§ **PROBLEM REQUIREMENTS**: From the line with "This photograph depicts" to the final line of the records, reproduce every line exactly and only those lines.

§ **GIVEN DATA**:

+---+

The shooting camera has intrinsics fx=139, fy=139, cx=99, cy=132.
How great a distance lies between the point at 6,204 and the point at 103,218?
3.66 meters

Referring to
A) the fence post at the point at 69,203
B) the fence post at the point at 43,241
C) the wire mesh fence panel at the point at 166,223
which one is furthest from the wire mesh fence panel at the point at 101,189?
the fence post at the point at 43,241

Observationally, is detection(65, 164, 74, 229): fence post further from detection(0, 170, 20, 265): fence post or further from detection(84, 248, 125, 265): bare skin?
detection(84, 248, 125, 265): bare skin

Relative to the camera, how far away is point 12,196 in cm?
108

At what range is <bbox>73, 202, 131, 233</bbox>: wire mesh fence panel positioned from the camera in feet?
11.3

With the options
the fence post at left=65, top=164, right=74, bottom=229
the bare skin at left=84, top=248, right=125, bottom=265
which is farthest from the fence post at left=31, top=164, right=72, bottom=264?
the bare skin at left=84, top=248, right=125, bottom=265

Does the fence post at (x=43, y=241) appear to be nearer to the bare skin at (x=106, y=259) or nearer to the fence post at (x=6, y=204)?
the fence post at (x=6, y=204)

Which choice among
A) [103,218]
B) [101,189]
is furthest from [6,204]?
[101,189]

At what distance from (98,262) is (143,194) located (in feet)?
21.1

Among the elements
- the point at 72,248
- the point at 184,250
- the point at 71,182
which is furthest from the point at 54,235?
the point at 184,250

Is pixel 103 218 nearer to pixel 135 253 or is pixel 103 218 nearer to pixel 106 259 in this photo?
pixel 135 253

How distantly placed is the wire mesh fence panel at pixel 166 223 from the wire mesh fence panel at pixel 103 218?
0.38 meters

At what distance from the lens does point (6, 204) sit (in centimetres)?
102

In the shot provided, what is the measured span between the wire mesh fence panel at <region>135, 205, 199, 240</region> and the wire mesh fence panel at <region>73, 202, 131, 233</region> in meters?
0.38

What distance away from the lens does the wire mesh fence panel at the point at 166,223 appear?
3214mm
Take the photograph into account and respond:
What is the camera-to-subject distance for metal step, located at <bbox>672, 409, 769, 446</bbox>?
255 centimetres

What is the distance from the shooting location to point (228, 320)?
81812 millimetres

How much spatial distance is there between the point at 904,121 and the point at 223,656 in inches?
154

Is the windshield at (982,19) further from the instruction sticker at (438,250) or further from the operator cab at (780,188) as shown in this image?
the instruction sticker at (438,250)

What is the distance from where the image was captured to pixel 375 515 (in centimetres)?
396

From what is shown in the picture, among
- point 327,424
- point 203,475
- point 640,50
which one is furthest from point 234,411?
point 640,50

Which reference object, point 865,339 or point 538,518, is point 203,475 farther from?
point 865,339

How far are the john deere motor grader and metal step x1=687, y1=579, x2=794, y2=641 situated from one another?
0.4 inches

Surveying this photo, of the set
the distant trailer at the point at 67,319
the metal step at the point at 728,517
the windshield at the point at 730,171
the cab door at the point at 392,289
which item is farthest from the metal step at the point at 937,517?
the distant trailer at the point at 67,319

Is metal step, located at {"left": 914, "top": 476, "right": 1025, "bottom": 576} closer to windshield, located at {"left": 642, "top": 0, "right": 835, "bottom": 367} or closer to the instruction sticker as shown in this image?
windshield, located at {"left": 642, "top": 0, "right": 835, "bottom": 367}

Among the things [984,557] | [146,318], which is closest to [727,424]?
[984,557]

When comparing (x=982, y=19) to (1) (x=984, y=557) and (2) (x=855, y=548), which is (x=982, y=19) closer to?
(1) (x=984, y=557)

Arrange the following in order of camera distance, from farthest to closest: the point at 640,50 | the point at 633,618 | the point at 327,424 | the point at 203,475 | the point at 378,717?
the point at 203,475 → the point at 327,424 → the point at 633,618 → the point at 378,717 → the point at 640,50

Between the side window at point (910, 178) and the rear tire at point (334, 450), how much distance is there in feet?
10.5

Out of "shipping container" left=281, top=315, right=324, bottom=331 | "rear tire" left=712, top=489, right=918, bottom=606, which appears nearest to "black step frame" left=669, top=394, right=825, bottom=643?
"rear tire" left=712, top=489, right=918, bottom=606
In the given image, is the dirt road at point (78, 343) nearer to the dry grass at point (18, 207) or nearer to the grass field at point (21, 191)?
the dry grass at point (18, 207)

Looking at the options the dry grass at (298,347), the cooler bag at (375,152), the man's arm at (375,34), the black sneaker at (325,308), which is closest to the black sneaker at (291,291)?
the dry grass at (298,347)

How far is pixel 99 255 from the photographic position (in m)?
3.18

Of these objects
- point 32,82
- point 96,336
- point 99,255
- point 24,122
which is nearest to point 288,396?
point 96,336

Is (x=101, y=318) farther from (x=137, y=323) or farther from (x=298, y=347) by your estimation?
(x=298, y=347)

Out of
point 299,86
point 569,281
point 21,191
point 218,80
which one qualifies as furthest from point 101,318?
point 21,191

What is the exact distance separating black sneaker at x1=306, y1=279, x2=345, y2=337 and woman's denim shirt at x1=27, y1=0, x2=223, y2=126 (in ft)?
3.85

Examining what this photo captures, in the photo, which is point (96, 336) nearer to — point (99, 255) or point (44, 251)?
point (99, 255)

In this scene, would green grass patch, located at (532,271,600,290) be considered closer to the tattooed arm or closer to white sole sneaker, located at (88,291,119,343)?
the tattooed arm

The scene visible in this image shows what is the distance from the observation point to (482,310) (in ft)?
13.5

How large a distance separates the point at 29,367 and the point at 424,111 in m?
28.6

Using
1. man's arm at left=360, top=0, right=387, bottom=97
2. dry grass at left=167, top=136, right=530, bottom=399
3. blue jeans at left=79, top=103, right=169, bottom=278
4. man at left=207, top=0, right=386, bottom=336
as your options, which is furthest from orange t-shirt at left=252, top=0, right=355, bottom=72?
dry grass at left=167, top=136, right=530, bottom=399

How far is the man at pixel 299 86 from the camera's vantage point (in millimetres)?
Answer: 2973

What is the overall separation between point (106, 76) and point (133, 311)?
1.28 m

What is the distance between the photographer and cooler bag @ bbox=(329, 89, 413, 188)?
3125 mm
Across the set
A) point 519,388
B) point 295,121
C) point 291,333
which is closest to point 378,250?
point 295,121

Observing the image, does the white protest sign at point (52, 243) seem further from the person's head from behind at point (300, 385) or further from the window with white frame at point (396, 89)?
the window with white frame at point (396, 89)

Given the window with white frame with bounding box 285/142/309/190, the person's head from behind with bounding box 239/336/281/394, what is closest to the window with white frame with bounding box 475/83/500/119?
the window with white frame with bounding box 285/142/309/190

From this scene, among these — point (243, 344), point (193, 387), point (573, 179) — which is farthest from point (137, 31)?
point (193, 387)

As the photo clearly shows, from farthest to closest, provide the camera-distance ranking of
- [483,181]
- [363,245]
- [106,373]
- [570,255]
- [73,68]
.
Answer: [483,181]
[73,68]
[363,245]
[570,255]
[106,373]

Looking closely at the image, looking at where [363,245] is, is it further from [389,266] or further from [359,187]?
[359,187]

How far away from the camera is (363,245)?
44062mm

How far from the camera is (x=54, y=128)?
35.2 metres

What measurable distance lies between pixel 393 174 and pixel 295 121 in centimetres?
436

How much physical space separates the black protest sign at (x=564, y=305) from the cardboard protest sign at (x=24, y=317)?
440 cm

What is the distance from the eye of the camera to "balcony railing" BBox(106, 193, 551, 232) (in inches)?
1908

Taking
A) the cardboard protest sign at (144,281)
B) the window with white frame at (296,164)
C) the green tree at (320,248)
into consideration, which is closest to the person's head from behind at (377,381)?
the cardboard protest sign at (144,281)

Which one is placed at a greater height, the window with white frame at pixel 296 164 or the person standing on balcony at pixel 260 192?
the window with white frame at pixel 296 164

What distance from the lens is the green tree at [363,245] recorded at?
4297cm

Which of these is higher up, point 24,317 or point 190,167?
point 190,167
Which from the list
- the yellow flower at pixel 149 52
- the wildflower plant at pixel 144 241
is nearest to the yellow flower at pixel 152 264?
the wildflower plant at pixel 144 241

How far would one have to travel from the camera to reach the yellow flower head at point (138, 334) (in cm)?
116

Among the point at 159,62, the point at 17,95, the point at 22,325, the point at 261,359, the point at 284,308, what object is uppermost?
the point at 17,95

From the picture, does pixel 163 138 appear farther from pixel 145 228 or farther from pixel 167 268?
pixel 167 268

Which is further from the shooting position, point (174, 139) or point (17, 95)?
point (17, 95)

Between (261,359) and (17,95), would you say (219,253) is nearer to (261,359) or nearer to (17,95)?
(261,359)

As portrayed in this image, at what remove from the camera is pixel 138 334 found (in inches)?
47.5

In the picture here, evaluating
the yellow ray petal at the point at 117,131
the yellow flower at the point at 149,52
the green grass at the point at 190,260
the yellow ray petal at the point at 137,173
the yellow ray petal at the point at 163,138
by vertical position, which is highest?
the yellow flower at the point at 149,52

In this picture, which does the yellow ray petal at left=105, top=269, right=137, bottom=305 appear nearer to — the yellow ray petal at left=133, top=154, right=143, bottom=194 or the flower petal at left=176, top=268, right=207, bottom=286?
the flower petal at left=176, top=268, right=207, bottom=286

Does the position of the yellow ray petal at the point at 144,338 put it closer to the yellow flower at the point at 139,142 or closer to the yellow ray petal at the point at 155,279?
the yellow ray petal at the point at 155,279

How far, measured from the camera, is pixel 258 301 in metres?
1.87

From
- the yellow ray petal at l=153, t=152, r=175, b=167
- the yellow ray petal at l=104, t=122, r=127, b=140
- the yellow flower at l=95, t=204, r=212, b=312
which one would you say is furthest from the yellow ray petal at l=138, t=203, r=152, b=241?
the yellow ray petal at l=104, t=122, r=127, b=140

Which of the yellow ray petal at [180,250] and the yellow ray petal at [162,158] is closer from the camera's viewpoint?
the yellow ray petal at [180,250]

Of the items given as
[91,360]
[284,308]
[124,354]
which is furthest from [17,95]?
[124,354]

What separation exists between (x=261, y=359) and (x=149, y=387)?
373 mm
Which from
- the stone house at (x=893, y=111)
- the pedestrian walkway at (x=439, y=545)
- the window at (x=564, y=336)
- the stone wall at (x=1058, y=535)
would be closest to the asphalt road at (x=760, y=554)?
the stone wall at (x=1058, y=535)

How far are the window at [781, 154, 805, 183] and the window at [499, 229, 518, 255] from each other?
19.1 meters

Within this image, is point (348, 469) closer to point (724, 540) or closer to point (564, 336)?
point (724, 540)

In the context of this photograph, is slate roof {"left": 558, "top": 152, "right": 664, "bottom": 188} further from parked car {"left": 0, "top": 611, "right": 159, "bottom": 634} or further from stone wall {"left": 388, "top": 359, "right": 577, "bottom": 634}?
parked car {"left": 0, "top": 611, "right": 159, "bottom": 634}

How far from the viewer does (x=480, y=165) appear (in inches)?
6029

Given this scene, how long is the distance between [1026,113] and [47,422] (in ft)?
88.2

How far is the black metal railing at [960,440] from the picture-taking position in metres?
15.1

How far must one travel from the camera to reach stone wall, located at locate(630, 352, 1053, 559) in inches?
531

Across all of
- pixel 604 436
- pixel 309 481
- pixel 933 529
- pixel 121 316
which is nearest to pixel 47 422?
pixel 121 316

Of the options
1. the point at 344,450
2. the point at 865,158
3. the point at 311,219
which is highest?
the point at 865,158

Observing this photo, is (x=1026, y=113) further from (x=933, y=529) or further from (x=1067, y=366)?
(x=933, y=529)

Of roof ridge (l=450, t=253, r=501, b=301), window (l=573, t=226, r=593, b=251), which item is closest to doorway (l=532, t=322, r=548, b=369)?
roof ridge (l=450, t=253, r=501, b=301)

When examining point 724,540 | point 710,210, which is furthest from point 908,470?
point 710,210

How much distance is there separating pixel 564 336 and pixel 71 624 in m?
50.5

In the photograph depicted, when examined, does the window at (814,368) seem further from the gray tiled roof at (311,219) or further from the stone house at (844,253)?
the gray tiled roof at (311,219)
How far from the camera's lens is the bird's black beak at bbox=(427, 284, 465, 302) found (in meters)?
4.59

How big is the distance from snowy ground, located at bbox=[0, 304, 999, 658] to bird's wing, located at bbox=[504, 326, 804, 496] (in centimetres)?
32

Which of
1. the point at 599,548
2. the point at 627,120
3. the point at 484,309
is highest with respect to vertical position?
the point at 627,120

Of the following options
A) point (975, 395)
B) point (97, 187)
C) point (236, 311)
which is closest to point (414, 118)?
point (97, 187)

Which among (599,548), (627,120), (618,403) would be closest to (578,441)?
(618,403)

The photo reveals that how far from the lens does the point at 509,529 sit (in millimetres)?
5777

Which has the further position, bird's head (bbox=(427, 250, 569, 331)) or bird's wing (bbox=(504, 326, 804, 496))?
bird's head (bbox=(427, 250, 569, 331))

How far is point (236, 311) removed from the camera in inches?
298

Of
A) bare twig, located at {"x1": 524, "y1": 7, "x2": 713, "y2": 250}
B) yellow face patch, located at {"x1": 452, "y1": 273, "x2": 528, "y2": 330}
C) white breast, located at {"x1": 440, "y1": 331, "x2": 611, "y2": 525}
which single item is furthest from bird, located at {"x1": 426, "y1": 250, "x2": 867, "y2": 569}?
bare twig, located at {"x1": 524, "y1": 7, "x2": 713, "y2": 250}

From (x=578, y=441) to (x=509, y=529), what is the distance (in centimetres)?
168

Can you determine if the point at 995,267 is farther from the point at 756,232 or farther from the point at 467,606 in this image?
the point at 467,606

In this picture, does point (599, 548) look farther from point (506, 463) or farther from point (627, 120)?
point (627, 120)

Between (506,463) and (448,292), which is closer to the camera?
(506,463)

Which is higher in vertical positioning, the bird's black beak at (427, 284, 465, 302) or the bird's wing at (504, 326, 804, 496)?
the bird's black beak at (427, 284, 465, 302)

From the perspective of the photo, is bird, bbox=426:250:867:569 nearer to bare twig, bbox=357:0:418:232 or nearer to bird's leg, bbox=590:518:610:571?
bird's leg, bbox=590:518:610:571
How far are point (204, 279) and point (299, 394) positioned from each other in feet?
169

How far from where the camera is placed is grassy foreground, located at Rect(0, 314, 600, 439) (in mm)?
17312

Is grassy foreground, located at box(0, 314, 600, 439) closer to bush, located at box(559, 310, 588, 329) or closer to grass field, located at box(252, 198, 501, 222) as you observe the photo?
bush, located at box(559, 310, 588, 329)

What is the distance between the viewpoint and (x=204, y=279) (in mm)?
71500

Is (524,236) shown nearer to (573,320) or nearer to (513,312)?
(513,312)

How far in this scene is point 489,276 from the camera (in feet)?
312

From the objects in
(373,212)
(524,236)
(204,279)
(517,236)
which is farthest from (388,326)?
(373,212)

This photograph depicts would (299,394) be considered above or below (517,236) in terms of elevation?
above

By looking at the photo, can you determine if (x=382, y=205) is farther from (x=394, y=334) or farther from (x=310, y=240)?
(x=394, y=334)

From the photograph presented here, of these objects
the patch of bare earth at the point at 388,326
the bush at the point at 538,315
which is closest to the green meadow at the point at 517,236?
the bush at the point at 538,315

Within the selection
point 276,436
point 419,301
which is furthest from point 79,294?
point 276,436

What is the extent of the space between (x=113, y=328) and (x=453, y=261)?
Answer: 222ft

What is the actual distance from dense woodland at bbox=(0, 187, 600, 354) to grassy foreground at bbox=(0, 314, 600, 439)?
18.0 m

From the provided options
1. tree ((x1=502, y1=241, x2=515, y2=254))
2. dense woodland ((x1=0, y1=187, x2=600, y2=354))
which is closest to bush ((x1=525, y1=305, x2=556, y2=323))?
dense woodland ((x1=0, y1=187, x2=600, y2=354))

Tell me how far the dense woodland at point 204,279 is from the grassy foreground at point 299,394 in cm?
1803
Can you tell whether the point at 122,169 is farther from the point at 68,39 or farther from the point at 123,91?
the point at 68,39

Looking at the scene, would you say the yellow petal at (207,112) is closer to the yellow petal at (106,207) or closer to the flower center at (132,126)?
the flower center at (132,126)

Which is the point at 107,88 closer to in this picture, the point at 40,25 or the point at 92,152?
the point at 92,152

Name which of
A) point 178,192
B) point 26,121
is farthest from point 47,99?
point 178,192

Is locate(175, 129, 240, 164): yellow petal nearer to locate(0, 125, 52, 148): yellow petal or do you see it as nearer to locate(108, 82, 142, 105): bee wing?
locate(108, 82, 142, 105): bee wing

+---+

§ **EXERCISE ANSWER**:
This photograph depicts would (299,394) be considered above or below (517,236) in terms of elevation?
above

By looking at the photo, can you determine if (x=382, y=205) is farther from (x=394, y=334) or farther from (x=310, y=240)?
(x=394, y=334)

From the photograph presented here, of these objects
the patch of bare earth at the point at 388,326
the bush at the point at 538,315
which is closest to the green meadow at the point at 517,236?
the bush at the point at 538,315

Within the selection
point 276,436
point 419,301
which is furthest from point 79,294?
point 276,436

What is the extent of the space between (x=113, y=328) and (x=453, y=261)?
Answer: 222ft

What is the actual distance from dense woodland at bbox=(0, 187, 600, 354) to grassy foreground at bbox=(0, 314, 600, 439)?
18.0 m

From the provided options
1. tree ((x1=502, y1=241, x2=515, y2=254))
2. dense woodland ((x1=0, y1=187, x2=600, y2=354))
which is closest to bush ((x1=525, y1=305, x2=556, y2=323))?
dense woodland ((x1=0, y1=187, x2=600, y2=354))

Tell me how far the dense woodland at point 204,279 is from the grassy foreground at point 299,394 in cm?
1803
Can you tell whether the point at 122,169 is farther from the point at 68,39 or farther from the point at 123,91?
the point at 68,39

Looking at the scene, would you say the yellow petal at (207,112) is closer to the yellow petal at (106,207) or closer to the flower center at (132,126)?
the flower center at (132,126)

Which is the point at 107,88 closer to in this picture, the point at 40,25 or the point at 92,152?
the point at 92,152

Name which of
A) point 178,192
B) point 26,121
is farthest from point 47,99?
point 178,192

Is locate(175, 129, 240, 164): yellow petal nearer to locate(0, 125, 52, 148): yellow petal or do you see it as nearer to locate(108, 82, 142, 105): bee wing?
locate(108, 82, 142, 105): bee wing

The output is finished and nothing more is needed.